Two measures have been introduced in Oregon's Senate that opponents claim could gut the state's 1991 rigid plastics container law. Testimony took place Feb. 6 before the Senate Agriculture, Natural Resources and Environment Committee in Salem on SB 279, which would exempt food containers from a law requiring packages have 25 percent recycled content, be made of a plastic with a 25 percent state recycling rate, or be reusable. Robert Danko, senior analyst for the state Department of Environmental Quality, said high recycling rates for PET and HDPE containers have made enforcement of the 1991 mandates unnecessary. But industry wants exemptions before a future legislature raises the rate requirements.
Hearings have not been scheduled on SB 361, which would exempt plastic containers for food and cosmetics and allow a package maker to satisfy the recycling requirements by using reduced packaging.
Steve McCoid, president of the Association of Oregon Food Industries, testified that either food container exemption would exempt small retailers from the same fines as manufacturers, which can run $10,000 a day.

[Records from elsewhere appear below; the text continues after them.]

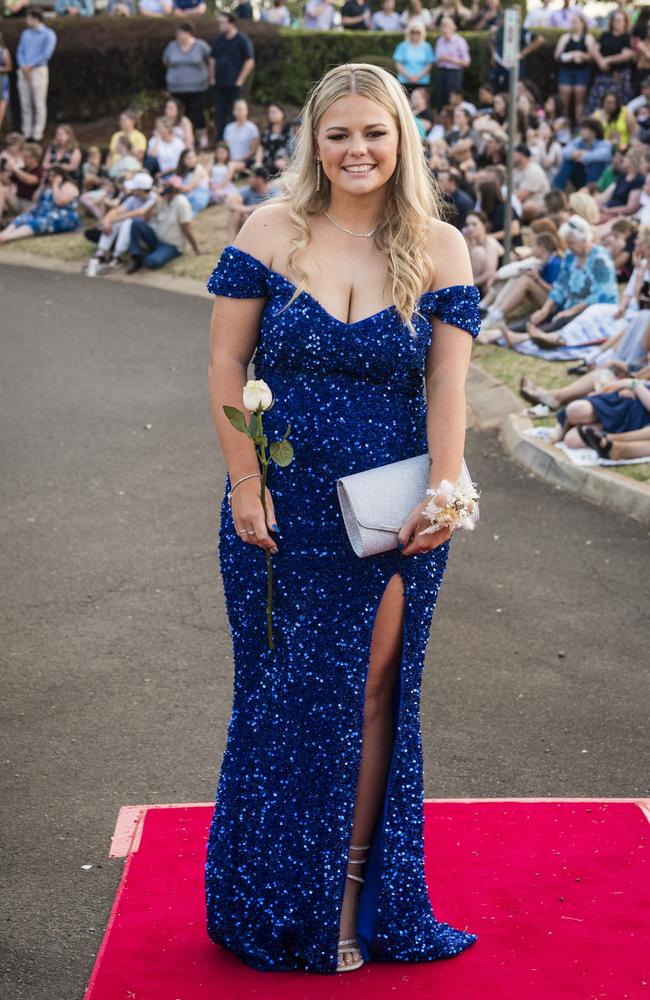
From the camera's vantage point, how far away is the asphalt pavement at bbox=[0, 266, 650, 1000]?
4.63 meters

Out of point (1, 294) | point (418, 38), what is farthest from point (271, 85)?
point (1, 294)

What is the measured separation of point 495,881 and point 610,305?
8838 mm

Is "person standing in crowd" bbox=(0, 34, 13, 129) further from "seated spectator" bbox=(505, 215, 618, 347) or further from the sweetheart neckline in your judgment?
the sweetheart neckline

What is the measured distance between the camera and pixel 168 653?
6.28 metres

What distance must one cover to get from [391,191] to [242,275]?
0.45 meters

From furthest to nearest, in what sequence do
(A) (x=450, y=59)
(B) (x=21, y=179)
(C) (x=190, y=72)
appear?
1. (C) (x=190, y=72)
2. (A) (x=450, y=59)
3. (B) (x=21, y=179)

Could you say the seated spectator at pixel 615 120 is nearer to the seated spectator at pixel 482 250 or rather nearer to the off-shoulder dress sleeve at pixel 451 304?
the seated spectator at pixel 482 250

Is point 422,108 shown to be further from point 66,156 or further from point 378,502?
point 378,502

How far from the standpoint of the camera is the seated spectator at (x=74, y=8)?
25.9 metres

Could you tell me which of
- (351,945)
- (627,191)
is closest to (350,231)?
(351,945)

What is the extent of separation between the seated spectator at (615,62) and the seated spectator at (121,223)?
23.4 feet

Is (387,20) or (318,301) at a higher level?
(318,301)

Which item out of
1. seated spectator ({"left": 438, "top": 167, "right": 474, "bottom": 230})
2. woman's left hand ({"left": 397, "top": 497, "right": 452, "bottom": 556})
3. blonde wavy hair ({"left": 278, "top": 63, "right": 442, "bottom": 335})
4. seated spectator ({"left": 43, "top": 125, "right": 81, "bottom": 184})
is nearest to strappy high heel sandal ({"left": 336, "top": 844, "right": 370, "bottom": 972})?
woman's left hand ({"left": 397, "top": 497, "right": 452, "bottom": 556})

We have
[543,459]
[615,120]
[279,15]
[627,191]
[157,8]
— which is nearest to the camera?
→ [543,459]
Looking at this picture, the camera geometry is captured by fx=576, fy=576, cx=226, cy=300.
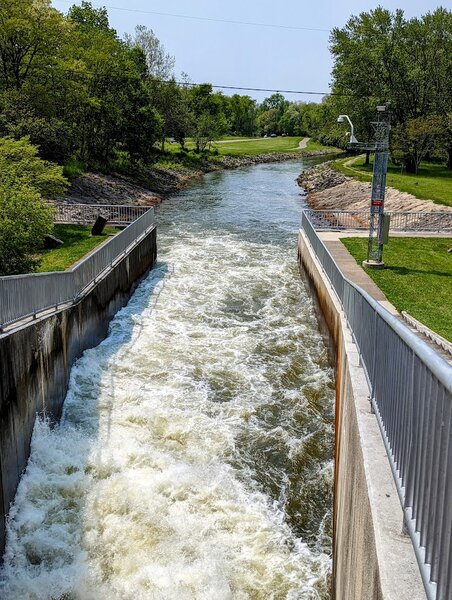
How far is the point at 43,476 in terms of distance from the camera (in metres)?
9.51

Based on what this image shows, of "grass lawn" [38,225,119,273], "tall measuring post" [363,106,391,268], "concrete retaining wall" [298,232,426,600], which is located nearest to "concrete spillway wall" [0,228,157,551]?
"grass lawn" [38,225,119,273]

Opponent Robert Guttridge, plastics specialist for K.B. Recycling in Milwaukie, Ore., and past chairman of the Association of Oregon Recyclers, noted, ``It seems unnecessary to amend and substantially weaken a law that has produced favorable results for plastics recycling.''
Chris Taylor, an advocate for the Oregon Public Interest Research Group, said food processors fear that ``if the current [recycling] level drops, they would be forced to meet another, less-desirable, option'' than those offered under the 1991 law.